Carregá-los foi quase uma penitência. Os bancos pesavam como se guardassem dentro toda a história das árvores de onde vieram. Parávamos de vez em quando, ríamos à força, atirávamos piadas baratas só para esquecer o peso. O suor colava-nos as camisas às costas e o caminho parecia não ter fim. E foi quase no fim desse calvário que a Dila apareceu, pronta a ajudar. Trazia aquele jeito decidido que sempre desarma, mas nós, armados em heróis, dissemos que já não valia a pena.
Quando finalmente chegámos à porta, nasceu o dilema: entrar ou não entrar? Ficámos parados, como se estivéssemos à porta de um segredo. O Manel, menos hesitante, entrou logo, e eu e o Benjamim ficámos cá fora, encostados ao muro, a falar de banalidades. O tempo arrastava-se devagar, até que o Manuel reapareceu e nos chamou para levarmos os bancos lá para dentro.

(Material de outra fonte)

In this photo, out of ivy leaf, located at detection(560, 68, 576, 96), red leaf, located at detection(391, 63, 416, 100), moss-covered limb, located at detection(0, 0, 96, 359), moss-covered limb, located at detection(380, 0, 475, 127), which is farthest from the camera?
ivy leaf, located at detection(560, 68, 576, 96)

A Dila, farta das nossas indecisões, agarrou num dos bancos e tentou levá-lo sozinha. Vi-lhe o esforço nos olhos semicerrados, os braços tensos, e quase no mesmo instante percebi que se ia desequilibrar. Eu e o Benjamim trocámos um olhar e, sem precisar de palavras, corremos para ajudar. Tirei-lhe o banco das mãos e, lado a lado com o Benjamim, carregámo-lo até à cozinha.
Assim que passámos a soleira da porta, um arrepio percorreu-me as costas. O ar dentro da casa parecia mais pesado, como se houvesse coisas invisíveis a pairar. A mãe dela estava sentada à mesa, imóvel, os olhos postos em nós. Não disse nada. Limitou-se a observar, como quem mede a alma dos que entram. O silêncio dela parecia durar uma eternidade. Eu temi que viesse uma repreensão, uma frase cortante, ou pior ainda, uma pergunta directa à Dila. Mas não. Apenas agradeceu, com uma voz lisa, sem ponta de emoção. Murmurei um "de nada" apressado e saí depressa, sentindo-me como quem escapa a um julgamento silencioso.

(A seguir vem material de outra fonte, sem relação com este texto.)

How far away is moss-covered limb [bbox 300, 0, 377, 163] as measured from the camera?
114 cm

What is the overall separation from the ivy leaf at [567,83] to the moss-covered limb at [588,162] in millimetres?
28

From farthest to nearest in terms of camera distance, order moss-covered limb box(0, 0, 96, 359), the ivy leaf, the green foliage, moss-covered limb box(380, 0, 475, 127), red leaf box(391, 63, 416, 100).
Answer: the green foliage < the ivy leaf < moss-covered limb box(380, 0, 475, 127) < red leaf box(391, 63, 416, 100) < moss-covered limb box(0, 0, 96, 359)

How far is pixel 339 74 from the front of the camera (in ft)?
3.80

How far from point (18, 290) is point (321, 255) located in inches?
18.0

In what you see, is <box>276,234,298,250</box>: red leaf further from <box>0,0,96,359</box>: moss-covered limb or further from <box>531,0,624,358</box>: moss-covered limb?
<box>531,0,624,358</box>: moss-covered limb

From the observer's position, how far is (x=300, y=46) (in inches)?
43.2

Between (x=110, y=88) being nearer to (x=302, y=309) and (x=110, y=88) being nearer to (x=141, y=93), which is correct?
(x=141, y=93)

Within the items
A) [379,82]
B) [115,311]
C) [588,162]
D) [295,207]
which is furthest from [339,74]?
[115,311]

Cruzei um olhar rápido com a Dila. Não dissemos nada. Ficou no ar qualquer coisa, talvez o peso das palavras que nunca se disseram, ou apenas o cansaço de um dia puxado.
À noite voltámos a passar por lá. A rua estava mergulhada num silêncio que só os grilos e o ladrar de um cão ousavam quebrar. A escuridão parecia guardar segredos, e nós, rapazes meio perdidos entre a infância e aquilo que vinha a seguir, caminhávamos nela como quem espera que o futuro se revele de repente.
E assim terminou o dia. Fiquei com a sensação estranha de que não são só as acções que mudam o rumo das coisas, mas também os silêncios. Às vezes o destino não se escreve com palavras, mas com pausas, com olhares, com aquilo que nunca chega a ser dito. Talvez seja isso crescer: aprender a viver também com o que fica suspenso no ar, invisível mas tão real como tudo o resto.